> **Activity**: Search the records for "Indoor". Copy every line where it appears.

> **Data to use**:
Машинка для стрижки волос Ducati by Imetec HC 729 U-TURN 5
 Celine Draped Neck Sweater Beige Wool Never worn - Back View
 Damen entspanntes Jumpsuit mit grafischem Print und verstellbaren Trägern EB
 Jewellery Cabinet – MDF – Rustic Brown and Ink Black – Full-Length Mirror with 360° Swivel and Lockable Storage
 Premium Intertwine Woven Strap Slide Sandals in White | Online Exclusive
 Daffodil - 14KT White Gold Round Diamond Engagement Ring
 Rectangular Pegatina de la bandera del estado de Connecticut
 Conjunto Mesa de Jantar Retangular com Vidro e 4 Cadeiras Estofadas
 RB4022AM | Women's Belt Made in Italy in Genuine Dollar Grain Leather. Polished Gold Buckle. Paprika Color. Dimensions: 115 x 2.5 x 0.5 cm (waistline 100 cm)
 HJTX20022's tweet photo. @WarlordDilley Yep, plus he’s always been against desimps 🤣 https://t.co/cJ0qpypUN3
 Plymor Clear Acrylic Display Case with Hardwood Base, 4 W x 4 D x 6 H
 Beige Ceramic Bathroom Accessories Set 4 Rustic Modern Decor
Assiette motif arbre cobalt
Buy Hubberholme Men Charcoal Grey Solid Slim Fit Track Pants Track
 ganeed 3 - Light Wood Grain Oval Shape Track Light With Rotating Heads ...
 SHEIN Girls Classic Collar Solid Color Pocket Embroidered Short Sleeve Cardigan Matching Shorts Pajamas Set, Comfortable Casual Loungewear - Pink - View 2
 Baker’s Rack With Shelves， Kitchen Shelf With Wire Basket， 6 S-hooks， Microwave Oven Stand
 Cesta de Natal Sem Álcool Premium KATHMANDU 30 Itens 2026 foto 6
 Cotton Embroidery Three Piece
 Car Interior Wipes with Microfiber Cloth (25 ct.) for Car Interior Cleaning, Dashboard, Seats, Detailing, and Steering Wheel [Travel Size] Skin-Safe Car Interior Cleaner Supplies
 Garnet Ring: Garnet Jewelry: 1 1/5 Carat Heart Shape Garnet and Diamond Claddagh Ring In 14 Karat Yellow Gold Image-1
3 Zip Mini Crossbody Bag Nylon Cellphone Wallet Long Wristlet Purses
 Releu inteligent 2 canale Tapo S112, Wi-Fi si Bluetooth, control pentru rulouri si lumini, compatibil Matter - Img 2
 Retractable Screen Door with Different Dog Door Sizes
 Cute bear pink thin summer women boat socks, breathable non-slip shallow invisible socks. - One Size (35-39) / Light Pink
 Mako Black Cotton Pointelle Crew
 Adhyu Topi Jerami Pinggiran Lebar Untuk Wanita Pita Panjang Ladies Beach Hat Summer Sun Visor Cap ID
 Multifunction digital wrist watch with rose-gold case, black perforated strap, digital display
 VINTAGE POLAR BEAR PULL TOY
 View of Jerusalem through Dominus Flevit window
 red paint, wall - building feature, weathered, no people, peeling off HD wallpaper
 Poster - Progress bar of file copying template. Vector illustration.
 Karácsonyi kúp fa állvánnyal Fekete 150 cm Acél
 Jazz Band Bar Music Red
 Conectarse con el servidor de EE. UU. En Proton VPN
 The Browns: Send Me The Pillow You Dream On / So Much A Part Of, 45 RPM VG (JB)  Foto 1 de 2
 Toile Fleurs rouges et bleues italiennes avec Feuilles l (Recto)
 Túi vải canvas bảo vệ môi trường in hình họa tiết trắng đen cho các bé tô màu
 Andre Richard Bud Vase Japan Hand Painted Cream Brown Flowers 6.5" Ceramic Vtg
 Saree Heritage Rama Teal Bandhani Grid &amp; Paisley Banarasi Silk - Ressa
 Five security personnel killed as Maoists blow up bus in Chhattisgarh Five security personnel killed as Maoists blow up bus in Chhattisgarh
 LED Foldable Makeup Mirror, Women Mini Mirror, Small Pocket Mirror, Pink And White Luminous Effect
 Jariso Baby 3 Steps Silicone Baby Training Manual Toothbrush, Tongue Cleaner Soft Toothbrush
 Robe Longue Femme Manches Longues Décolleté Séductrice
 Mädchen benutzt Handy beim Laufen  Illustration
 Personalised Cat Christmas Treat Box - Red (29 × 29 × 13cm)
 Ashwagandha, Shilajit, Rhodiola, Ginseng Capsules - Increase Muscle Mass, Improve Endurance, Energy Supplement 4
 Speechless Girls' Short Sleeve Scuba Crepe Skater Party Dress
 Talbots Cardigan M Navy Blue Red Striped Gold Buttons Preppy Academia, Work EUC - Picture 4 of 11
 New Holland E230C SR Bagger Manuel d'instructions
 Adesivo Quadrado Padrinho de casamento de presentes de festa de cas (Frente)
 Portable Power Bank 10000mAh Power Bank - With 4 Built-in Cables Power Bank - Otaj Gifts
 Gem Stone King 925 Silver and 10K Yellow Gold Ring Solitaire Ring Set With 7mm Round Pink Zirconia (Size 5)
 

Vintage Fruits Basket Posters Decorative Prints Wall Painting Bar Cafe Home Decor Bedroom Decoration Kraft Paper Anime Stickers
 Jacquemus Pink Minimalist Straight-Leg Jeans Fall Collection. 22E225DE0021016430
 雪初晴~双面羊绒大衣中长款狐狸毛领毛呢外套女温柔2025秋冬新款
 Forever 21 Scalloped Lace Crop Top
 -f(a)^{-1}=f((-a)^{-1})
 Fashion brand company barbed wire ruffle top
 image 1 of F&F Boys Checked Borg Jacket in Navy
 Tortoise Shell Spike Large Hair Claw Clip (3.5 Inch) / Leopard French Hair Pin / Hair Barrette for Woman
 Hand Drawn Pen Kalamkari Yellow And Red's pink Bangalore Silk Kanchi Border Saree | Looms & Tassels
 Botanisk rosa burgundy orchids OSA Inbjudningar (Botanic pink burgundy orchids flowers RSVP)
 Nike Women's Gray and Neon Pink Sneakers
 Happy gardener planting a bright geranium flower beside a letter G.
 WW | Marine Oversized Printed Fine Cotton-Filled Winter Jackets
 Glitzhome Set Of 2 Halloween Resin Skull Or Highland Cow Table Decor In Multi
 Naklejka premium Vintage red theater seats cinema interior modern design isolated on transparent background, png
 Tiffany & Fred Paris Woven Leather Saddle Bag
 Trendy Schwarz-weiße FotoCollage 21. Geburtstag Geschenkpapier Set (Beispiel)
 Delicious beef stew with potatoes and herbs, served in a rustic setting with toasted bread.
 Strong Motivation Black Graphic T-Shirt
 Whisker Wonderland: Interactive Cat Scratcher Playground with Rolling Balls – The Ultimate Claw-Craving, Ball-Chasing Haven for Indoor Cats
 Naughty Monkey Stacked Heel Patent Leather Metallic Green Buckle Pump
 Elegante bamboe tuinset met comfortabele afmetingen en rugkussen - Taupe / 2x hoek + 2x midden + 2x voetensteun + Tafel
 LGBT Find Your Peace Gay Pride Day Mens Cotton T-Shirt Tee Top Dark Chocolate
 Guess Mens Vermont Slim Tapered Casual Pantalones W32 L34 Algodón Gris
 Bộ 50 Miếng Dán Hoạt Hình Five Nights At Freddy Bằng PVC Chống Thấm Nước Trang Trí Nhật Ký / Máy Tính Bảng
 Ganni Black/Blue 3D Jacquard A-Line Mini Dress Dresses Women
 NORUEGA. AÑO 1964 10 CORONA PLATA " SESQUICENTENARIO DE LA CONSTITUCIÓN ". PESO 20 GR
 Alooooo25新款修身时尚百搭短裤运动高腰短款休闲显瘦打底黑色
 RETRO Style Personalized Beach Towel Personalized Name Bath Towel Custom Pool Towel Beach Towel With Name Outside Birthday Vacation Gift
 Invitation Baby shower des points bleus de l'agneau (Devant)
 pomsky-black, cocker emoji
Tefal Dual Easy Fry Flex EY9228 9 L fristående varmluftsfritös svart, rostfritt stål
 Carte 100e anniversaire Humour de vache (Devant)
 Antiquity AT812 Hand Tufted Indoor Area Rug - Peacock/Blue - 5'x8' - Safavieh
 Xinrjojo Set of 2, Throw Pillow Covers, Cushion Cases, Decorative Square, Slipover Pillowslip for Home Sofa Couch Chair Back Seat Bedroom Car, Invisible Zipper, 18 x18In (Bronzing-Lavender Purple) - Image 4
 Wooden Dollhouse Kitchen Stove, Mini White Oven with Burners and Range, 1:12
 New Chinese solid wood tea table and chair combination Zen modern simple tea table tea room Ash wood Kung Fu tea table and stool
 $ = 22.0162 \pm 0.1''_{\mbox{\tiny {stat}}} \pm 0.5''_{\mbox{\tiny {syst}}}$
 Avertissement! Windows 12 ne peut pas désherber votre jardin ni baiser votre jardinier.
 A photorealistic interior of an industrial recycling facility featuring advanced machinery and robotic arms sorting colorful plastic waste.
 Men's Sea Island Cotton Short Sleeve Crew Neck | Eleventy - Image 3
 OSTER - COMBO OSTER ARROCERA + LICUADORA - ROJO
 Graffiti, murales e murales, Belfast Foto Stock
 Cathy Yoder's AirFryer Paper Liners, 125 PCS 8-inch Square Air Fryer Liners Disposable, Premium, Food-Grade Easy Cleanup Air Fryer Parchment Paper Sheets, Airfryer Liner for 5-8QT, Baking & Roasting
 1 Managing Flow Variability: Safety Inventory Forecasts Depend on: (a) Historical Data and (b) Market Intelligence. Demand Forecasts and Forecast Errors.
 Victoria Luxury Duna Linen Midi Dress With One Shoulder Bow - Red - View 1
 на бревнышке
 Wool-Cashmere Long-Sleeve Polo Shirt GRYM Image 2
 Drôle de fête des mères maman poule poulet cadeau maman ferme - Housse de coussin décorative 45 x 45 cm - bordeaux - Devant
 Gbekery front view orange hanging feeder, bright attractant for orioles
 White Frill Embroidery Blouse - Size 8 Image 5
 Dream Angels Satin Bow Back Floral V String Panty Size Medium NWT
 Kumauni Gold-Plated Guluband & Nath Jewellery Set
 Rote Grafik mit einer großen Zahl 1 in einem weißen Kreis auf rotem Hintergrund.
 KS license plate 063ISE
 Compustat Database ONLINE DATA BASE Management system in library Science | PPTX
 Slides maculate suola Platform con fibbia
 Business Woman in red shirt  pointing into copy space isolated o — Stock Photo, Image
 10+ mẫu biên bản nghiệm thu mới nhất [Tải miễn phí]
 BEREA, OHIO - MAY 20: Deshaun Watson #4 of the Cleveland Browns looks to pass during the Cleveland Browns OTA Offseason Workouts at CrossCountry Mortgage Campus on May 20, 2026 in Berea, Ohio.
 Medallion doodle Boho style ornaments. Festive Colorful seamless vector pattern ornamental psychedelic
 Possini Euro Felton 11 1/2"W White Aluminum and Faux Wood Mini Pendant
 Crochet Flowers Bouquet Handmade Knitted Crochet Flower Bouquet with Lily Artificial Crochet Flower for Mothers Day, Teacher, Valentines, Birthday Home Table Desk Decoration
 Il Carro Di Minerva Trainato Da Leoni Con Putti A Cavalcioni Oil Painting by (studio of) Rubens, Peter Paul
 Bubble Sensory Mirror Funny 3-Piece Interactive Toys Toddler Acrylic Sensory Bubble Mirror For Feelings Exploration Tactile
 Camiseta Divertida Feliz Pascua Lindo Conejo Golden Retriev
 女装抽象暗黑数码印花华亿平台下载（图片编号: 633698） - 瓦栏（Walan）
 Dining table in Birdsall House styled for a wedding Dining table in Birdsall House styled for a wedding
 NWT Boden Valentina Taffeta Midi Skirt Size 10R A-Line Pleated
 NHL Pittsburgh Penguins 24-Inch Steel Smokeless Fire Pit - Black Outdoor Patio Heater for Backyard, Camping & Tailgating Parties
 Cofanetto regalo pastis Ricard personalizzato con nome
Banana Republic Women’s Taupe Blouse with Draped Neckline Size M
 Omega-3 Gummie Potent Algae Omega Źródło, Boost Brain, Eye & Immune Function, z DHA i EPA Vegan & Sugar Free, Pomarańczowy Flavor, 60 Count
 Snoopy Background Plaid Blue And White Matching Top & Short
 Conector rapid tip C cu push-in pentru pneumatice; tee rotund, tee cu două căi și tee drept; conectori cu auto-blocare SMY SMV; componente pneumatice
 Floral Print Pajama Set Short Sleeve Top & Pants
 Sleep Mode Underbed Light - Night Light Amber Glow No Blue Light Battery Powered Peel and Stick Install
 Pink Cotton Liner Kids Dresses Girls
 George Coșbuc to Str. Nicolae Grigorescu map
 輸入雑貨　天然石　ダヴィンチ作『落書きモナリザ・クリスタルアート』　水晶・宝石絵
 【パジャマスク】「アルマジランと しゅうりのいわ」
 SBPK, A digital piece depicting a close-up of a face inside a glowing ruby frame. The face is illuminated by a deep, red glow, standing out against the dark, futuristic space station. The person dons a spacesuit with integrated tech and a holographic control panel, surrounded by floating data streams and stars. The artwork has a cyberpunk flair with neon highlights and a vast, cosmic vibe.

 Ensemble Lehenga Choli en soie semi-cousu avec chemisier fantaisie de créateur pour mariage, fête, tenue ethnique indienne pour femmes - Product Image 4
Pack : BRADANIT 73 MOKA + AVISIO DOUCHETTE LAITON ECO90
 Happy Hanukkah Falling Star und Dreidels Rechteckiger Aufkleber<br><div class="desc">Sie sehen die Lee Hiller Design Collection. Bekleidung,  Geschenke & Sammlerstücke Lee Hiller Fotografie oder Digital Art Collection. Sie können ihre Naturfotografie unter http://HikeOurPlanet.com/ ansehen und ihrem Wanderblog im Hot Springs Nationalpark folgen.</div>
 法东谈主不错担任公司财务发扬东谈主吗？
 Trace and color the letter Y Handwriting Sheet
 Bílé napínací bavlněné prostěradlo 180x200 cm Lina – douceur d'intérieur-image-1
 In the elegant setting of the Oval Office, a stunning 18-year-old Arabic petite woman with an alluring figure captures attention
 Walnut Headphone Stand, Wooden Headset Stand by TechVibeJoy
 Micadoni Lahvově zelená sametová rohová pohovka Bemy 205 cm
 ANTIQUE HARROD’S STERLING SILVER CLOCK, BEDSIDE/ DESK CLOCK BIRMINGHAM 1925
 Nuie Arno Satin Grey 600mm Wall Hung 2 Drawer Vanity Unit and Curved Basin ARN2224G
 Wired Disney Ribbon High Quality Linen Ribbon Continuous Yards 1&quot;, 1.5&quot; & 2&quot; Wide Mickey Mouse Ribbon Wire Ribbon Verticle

> **Answer section**:
 Whisker Wonderland: Interactive Cat Scratcher Playground with Rolling Balls – The Ultimate Claw-Craving, Ball-Chasing Haven for Indoor Cats
 Antiquity AT812 Hand Tufted Indoor Area Rug - Peacock/Blue - 5'x8' - Safavieh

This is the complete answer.